- _Selected text_
Geoffrey William Hoon (born 6 December 1953) is a British Labour Party politician who served as the Member of Parliament (MP) for Ashfield in Nottinghamshire from 1992 to 2010. He is a former Defence Secretary, Transport Secretary, Leader of the House of Commons and Government Chief Whip.

He had previously been a Member of the European Parliament (MEP) for Derbyshire from 1984 to 1994.

Early life
Hoon was born in Derby, England, and is the son of railwayman Ernest Hoon and June Collett. He was educated at Nottingham High School, an independent school. He then read law at Jesus College, Cambridge from which he graduated in 1976. He was a lecturer in the Faculty of Law at the University of Leeds from 1976 to 1982 and was a sub-warden at Devonshire Hall. He was called to the Bar at Gray's Inn in 1978, and was also a visiting Law Professor at the University of Louisville, Kentucky, from 1979 to 1980. In 1982, Hoon became a practising barrister in Nottingham.

Member of Parliament
Hoon was elected as a Member of the European Parliament (MEP) for Derbyshire in 1984 and served in Brussels and Strasbourg for ten years. He was elected to the House of Commons at the 1992 general election for Ashfield, making his maiden speech on 20 May 1992, following the retirement of the sitting Labour MP, Frank Haynes. He held the seat with a majority of 12,987 and remained as the MP until the 2010 general election.

Towards the end of his political career, Hoon acquired the irreverent nickname Buff (Buffoon) as the result of a joke told by fellow Labour Party colleague Peter Kilfoyle.

Shadow Cabinet and early government posts
In Parliament, Hoon was promoted by Tony Blair in 1994 when he was appointed as an opposition whip, and in 1995 he joined the frontbench team as a spokesman on Trade and Industry. Following the 1997 general election he became a member of the government of Tony Blair as the Parliamentary Under Secretary of State at the Lord Chancellor's Department, being promoted to the rank of Minister of State in the same department in 1998.

In 1999, Hoon was briefly a minister at the Foreign and Commonwealth Office with responsibility for Asia, the Pacific, Middle East and North Africa. He entered the cabinet later in the year as the Secretary of State for Defence, at which time he became a member of the Privy Council. He served as the Lord Privy Seal and the Leader of the House of Commons from the 2005 general election until 5 May 2006, when he was appointed as Minister for Europe.

Secretary of State for Defence

On 11 October 1999 Hoon was appointed Secretary of State for Defence. His term took him through the 2000 British military intervention in the Sierra Leone Civil War and the NATO intervention in the 2001 insurgency in the Republic of Macedonia. The rest of his term was dominated by the start of the War on Terror in 2001, including British participation in both the War in Afghanistan, Operation Herrick, and the 2003 invasion of Iraq, Operation Telic.

Asserting the importance of deterrence, in a 2003 interview on the BBC's Breakfast with Frost, Hoon asserted that the UK was willing to use nuclear weapons against Iraqi forces "in the right circumstances, namely in extreme self defence."

- _Extracted entries_

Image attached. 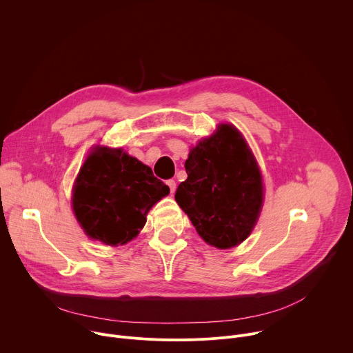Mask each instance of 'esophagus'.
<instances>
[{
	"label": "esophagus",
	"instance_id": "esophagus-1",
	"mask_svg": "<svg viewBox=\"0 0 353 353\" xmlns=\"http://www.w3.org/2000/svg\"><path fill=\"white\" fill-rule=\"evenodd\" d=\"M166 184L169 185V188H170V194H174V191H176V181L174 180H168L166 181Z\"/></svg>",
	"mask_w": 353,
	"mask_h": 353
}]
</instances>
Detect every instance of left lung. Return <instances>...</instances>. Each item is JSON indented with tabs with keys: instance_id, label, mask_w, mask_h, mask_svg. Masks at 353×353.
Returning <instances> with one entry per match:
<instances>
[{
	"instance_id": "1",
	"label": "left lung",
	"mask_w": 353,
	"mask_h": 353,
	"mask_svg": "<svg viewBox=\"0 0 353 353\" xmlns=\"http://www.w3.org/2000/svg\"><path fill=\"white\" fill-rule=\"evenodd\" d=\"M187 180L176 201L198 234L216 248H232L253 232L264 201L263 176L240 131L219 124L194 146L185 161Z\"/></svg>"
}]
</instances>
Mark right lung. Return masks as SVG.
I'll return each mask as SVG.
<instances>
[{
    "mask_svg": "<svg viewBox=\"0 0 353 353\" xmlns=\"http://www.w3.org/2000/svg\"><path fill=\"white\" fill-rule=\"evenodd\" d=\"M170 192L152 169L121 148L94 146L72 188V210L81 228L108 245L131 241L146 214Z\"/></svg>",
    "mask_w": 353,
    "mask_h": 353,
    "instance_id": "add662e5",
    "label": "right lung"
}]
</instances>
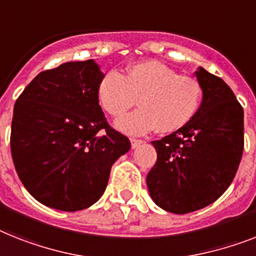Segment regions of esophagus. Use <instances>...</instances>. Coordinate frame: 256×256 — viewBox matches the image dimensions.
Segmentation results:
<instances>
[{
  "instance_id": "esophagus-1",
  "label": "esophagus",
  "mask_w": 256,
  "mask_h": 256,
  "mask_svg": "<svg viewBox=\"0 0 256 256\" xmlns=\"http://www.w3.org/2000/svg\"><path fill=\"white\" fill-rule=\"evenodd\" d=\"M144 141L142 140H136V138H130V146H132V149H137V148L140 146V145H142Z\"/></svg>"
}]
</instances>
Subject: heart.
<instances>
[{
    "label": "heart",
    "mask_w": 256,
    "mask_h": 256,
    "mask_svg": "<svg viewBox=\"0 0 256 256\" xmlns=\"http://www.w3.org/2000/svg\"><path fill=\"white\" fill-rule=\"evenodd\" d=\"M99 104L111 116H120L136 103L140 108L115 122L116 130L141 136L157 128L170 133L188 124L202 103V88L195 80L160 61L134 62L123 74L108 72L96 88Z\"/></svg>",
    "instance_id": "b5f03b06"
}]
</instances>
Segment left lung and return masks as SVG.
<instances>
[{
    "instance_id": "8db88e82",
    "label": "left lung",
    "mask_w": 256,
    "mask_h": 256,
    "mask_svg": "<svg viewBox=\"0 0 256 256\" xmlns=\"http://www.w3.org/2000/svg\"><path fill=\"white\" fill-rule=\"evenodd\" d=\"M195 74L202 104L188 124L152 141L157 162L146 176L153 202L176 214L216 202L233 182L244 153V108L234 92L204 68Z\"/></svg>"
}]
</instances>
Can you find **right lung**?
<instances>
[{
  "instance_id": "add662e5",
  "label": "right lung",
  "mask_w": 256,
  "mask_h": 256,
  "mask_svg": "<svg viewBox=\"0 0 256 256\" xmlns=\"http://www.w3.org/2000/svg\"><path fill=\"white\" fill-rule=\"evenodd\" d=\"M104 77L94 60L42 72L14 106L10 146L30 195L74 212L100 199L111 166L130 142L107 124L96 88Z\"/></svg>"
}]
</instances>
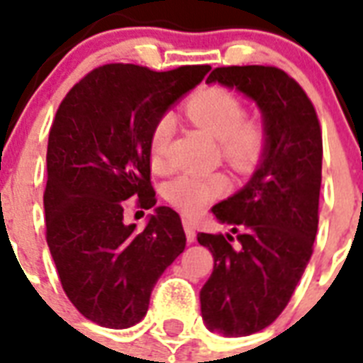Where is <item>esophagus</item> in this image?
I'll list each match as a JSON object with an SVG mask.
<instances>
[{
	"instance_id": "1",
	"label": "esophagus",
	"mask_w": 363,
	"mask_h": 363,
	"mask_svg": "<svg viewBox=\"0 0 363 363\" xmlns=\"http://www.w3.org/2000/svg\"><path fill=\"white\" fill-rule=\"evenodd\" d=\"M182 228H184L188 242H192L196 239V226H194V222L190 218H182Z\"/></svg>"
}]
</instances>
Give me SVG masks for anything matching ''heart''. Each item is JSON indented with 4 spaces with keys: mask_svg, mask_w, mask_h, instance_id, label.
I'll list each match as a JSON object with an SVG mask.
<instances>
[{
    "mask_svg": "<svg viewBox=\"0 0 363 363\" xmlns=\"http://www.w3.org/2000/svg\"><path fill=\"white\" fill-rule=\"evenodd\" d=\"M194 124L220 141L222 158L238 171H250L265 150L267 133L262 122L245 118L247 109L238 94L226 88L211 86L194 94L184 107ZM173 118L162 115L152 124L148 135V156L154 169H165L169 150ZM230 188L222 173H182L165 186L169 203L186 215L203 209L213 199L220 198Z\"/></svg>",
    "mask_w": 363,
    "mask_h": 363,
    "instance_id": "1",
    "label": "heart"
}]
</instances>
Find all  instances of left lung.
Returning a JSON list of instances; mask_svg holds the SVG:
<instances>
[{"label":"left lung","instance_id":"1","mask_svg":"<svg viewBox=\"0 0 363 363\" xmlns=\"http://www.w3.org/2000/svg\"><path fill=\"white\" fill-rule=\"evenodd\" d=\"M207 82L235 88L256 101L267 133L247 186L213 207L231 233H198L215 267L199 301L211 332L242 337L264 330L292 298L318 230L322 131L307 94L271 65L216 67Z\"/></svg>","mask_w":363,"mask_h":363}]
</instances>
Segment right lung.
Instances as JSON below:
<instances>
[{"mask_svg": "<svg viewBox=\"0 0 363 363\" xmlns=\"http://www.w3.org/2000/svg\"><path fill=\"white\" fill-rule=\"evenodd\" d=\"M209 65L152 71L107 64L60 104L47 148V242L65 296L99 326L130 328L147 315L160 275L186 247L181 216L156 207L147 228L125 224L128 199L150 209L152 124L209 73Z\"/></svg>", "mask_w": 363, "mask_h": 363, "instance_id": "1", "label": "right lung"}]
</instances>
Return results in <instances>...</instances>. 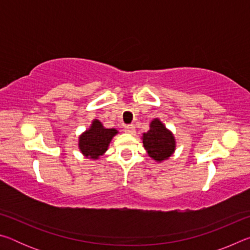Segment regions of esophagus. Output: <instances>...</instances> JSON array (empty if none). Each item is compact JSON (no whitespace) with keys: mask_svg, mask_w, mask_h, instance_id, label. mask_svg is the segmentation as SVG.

- _Requirements_
1. Set down the stretch of the article on Geoffrey Hoon from "Geoffrey William Hoon" through "1984 to 1994.", reproducing its wording precisely.
2. In the article on Geoffrey Hoon, list every office named in the sentence beginning "He is a former".
3. Write what comes next in the article on Geoffrey Hoon, starting after its final sentence.

- _Answers for the exercise_
1.
Geoffrey William Hoon (born 6 December 1953) is a British Labour Party politician who served as the Member of Parliament (MP) for Ashfield in Nottinghamshire from 1992 to 2010. He is a former Defence Secretary, Transport Secretary, Leader of the House of Commons and Government Chief Whip.

He had previously been a Member of the European Parliament (MEP) for Derbyshire from 1984 to 1994.

2. Defence Secretary, Transport Secretary, Leader of the House of Commons, Government Chief Whip

3.
On 23 June 2003, Hoon, following a detailed briefing given to the United Nations by US Secretary of State, Colin Powell, continued to claim that two trailers found in Iraq were mobile weapons laboratories. This was in spite of the fact that it had been leaked to the press by David Kelly and other weapons inspectors that they were nothing of the sort. The trailers were for filling hydrogen balloons for artillery ranging and were sold to Iraq by a British company, Marconi.

In an April 2004 interview, Hoon said that more could have been done to help Kelly, who committed suicide on 17 July 2003 after being named as the source of Andrew Gilligan's disputed Today programme contribution.

Hoon gave evidence about the Iraq war both to the 2003 Hutton Inquiry during his term, and later on 19 January 2010 gave evidence to the Iraq Inquiry about his time as Defence Secretary.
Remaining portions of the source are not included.